§ **Texte**
Jean-Jacques Rousseau : "Comme les satyres, les faunes et les sylvains"
« Toutes ces observations sur les variétés que mille causes peuvent produire dans l’espèce humaine me font douter si divers animaux semblables aux hommes, pris par les voyageurs pour des bêtes sans beaucoup d’examen, ou à cause de quelques différences qu’ils remarquaient dans la conformation extérieure, ou seulement parce que ces animaux ne parlaient pas, ne seraient point en effet de véritables hommes sauvages.
Donnons un exemple de ce que je veux dire. “On trouve, dit le traducteur de l’Histoire des voyages, dans le royaume de Congo, quantité de ces grands animaux qu’on nomme orangs-outangs aux Indes orientales, qui tiennent comme le milieu entre l’espèce humaine et les babouins (...).”
Il est encore parlé de ces espèces d’animaux anthropoformes dans le troisième tome de la même Histoire des voyages, sous le nom de beggos et de mandrills : mais, pour nous en tenir aux relations précédentes, on trouve dans la description de ces prétendus monstres des conformités frappantes avec l’espèce humaine, et des différences moindres que celles qu’on pourrait assigner d’homme à homme.
On ne voit point dans ces passages les raisons sur lesquelles les auteurs se fondent pour refuser aux animaux en question le nom d’hommes sauvages : mais il est aisé de conjecturer que c’est à cause de leur stupidité, et aussi parce qu’ils ne parlaient pas ; raisons faibles pour ceux qui savent que, quoique l’organe de la parole soit naturel à l’homme, la parole elle-même ne lui est pourtant pas naturelle, et qui connaissent jusqu’à quel point sa perfectibilité peut avoir élevé l’homme civil au-dessus de son état original. (...)
Quoi qu’il en soit, il est bien démontré que le singe n’est pas une variété de l’homme, non seulement parce qu’il est privé de la faculté de parler, mais surtout parce qu’on est sûr que son espèce n’a point celle de se perfectionner, qui est le caractère spécifique de l’espèce humaine : expériences qui ne paraissent pas avoir été faites sur le pongo et l’orang-outang avec assez de soins pour en pouvoir tirer la même conclusion. (...)

§ **Données**
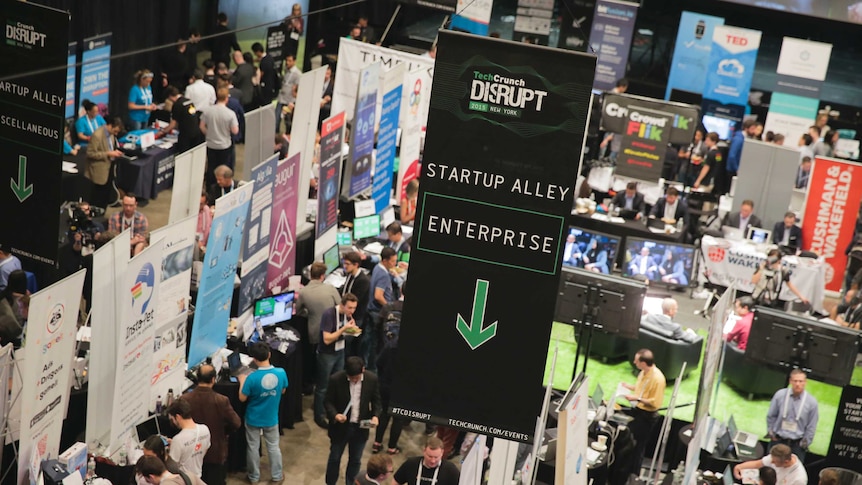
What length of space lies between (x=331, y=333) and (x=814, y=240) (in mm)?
7541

§ **Objectifs**
[1] Répondez à ces questions sur l'extrait de Rousseau :
(a) Dans quel royaume le traducteur de l'Histoire des voyages situe-t-il quantité d'orangs-outangs ?
(b) Sous quels noms le troisième tome de cette Histoire parle-t-il de ces animaux anthropoformes ?
(c) Quel est le caractère spécifique de l'espèce humaine ?
[2] Poursuivez l'extrait de Rousseau après sa dernière phrase.
Les données n'interviennent pas dans ce travail.

§ **Réponses par tâche**
[1]
(a) Dans le royaume de Congo.
(b) Sous les noms de beggos et de mandrills.
(c) La faculté de se perfectionner.

[2]
Les jugements précipités, qui ne sont point le fruit d’une raison éclairée, sont sujets à donner dans l’excès. Nos voyageurs font sans façon des bêtes, sous les noms de pongos, de mandrills, d’orangs-outangs, de ces mêmes êtres dont, sous le nom de satyres, de faunes, de sylvains, les anciens faisaient des divinités. Peut-être, après des recherches plus exactes, trouvera-t-on que ce ne sont ni des bêtes ni des dieux, mais des hommes. (...)
Quel jugement pense-t-on qu’eussent porté de pareils observateurs sur l’enfant trouvé en 1694 qui ne donnait aucune marque de raison, marchait sur ses pieds et sur ses mains, n’avait aucun langage, et formait des sons qui ne ressemblaient en rien à ceux d’un homme ? “Il fut longtemps avant de pouvoir proférer quelques paroles, encore le fit-il d’une manière barbare. Aussitôt qu’il put parler, on l’interrogea sur son premier état : mais il ne s’en souvint non plus que nous nous souvenons de ce qui nous est arrivé au berceau.”
Si, malheureusement pour lui, cet enfant fût tombé dans les mains de nos voyageurs, on ne peut douter qu’après avoir remarqué son silence et sa stupidité, ils n’eussent pris le parti de le renvoyer dans les bois ou de l’enfermer dans une ménagerie : après quoi, ils en auraient savamment parlé dans de belles relations, comme d’une bête fort curieuse qui ressemblait assez à l’homme. »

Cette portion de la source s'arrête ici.